Following example let's spark-expectation use default configuration.

Only configuration we are passing is to disable streaming option

from spark_expectations.config.user_config import Constants as user_config

stats_streaming_config_dict = {
    user_config.se_enable_streaming: False
}

user_config = {}

Run SparkExpectations job

Please reference Spark Expectation notebooks for fully functioning examples.

Note

Spark-Expectation repository itself provides docker compose yaml file for running those notebooks.
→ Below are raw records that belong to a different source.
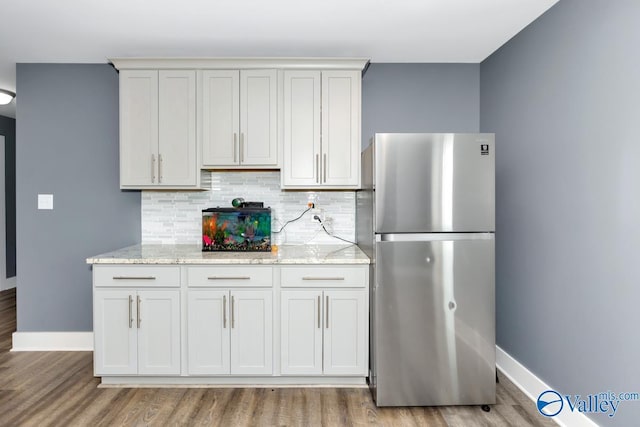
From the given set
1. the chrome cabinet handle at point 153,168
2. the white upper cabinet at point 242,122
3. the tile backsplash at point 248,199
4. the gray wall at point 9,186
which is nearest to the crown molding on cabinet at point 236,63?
the white upper cabinet at point 242,122

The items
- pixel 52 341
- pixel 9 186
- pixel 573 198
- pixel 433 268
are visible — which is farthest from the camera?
pixel 9 186

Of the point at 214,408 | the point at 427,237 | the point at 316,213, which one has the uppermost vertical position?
the point at 316,213

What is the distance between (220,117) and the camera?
111 inches

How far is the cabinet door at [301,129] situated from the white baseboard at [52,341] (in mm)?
2192

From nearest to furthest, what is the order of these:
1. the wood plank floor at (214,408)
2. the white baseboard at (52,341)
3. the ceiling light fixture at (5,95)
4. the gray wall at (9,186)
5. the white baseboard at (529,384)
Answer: the white baseboard at (529,384)
the wood plank floor at (214,408)
the white baseboard at (52,341)
the ceiling light fixture at (5,95)
the gray wall at (9,186)

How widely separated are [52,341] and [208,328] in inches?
65.3

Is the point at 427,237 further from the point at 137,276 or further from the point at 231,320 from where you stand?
the point at 137,276

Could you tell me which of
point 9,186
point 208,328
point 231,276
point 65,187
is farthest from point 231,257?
point 9,186

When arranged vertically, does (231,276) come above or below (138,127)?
below

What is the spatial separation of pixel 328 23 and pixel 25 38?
2.21 meters

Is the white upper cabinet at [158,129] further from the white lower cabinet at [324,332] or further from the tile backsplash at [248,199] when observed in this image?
the white lower cabinet at [324,332]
    # Generate self signed certs for mailpit server
    make generate-mailserver-certs 

    # running following makefile target will spin up spark, jupyter, mailpit and kafka service
    make local-se-server-start ARGS="--build"` 
from pyspark.sql import DataFrame
from spark_expectations.core.expectations import (
    SparkExpectations, WrappedDataFrameWriter
)

from spark_expectations.core import load_configurations
# Initialize Default Config: in a future release this will not be required 
load_configurations(spark) 

writer = WrappedDataFrameWriter().mode("append").format("delta")

se = SparkExpectations(
    product_id=f"{product_identifier}",                   # (1)!
    rules_df=rules_dataframe,                             # (2)!
    stats_table=f"{catalog}.{schema}.{stats_table_name}", # (3)!
    stats_table_writer=writer,                            # (4)!
    target_and_error_table_writer=writer,                 # (5)!
    stats_streaming_options=stats_streaming_config_dict   # (6)!
)

"""
This decorator helps to wrap a function which returns dataframe and apply dataframe rules on it

Args:
    target_table: Name of the table where the final dataframe need to be written
    write_to_table: Mark it as "True" if the dataframe need to be written as table
    write_to_temp_table: Mark it as "True" if the input dataframe need to be written to the temp table to break
                        the spark plan
    user_conf: Provide options to override the defaults, while writing into the stats streaming table
    target_table_view: This view is created after the _row_dq process to run the target agg_dq and query_dq.
        If value is not provided, defaulted to {target_table}_view
    target_and_error_table_writer: Provide the writer to write the target and error table,
        this will take precedence over the class level writer

Returns:
    Any: Returns a function which applied the expectations on dataset
"""


@se.with_expectations(
    target_table=f"{catalog}.{schema}.{target_table_name}",
    write_to_table=True,
    write_to_temp_table=True,
    user_conf=user_config,
)
def get_dataset():
    _df_source: DataFrame = input_df
    _df_source.createOrReplaceTempView("in_memory_data_source")
    return _df_source


# This will run the DQ checks and raise if any "fail" rules are violated
get_dataset()
  1. The unique product identifier for DQ execution.
  2. DataFrame containing the rules to apply.
  3. Name of the stats table for logging results.If it doesn't exist it will be generated
  4. Writer object for the stats table.
  5. Writer object for target and error tables.
  6. Dictionary of streaming options for stats.